The two murders our protagonists work on have one element in common. The plot (by creator Robert Murphy) usually makes it clear who is responsible for the crime, although it is not necessarily the person who pulled the trigger. What the public, along with researchers, must find is why. Well, and in the case of the two of them, also the who.

These two stories have less bang than a movie, but more than an average episode of CSI. There is time for the typical dismissal of suspects, for new theories to emerge, and for the turbulent relationship between the sweeping newbie and the serene veteran to develop. There are two or three secondary characters that repeat themselves, contributing their own without remaining in our memories.
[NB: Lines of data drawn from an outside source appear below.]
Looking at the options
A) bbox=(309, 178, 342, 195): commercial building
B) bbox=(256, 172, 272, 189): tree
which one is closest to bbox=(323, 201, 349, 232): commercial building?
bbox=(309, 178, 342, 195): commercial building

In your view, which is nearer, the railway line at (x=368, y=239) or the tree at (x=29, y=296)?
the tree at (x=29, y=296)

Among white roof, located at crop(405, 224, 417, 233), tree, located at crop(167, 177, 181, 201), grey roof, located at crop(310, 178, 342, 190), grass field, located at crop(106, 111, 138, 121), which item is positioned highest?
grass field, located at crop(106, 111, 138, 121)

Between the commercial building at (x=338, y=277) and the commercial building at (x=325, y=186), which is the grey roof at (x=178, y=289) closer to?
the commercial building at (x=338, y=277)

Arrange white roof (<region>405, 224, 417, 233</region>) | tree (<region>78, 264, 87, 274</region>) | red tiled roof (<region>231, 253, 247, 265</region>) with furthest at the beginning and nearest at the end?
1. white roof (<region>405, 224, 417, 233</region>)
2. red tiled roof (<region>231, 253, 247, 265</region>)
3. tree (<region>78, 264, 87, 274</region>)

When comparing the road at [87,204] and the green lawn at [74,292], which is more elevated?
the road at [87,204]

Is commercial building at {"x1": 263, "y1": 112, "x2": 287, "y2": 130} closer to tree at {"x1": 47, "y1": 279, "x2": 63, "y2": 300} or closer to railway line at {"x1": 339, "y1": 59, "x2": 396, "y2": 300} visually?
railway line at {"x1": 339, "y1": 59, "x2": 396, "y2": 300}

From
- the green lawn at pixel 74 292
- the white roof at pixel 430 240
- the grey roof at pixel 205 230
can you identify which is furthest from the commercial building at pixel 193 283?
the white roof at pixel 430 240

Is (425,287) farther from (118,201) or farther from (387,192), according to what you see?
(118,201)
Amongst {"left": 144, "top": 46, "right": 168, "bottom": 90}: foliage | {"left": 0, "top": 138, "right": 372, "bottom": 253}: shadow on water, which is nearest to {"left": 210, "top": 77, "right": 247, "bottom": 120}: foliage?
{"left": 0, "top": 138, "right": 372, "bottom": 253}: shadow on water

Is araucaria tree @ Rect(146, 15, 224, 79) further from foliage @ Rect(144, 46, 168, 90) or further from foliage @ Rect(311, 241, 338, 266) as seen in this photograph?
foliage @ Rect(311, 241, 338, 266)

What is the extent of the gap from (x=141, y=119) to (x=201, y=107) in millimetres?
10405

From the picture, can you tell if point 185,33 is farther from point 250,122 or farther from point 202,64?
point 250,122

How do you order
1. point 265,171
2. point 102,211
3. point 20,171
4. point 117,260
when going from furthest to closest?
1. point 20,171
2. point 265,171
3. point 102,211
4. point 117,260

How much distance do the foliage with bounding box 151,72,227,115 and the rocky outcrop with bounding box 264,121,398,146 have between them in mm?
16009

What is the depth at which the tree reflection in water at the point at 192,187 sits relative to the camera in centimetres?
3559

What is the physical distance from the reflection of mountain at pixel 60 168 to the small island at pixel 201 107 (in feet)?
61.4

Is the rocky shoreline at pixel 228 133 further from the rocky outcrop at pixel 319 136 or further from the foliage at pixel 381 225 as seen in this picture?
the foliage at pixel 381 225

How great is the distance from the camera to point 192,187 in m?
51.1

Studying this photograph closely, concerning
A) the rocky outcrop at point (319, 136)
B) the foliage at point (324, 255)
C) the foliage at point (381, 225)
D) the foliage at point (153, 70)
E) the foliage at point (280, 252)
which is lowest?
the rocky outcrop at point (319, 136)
The first begins with a very strange death: an ex-convict is killed inside the house of a millionaire, who is about to leave control of his company in the hands of one of his three daughters. The first difficulty will be to annoy the wealthy of the neighborhood with requests as offensive as a statement or the images of a security camera.

The second revolves around members of group therapy, after one member wanted to stop participating and was conveniently found dead a while later. Plenty of addictive personalities will be under suspicion, while poor Dodds must not only help solve the case, but prevent him from being interned.

The pace is right, the performances are right, Bath’s setting adds to the story. If we had to point out a detail that works against it, it is that the resolutions are usually too complicated (not complex). Like wanting to tie up too many loose ends during the previous 89 minutes. But one is left with the shaky relationship between McDonald and Dodds, in addition to the good twists of the genre.

These two episodes aired in the United Kingdom in March last year, and the success led to the green light for a second season, with three more cases. It still does not have a release date, but I deduce that there will be many who will be waiting.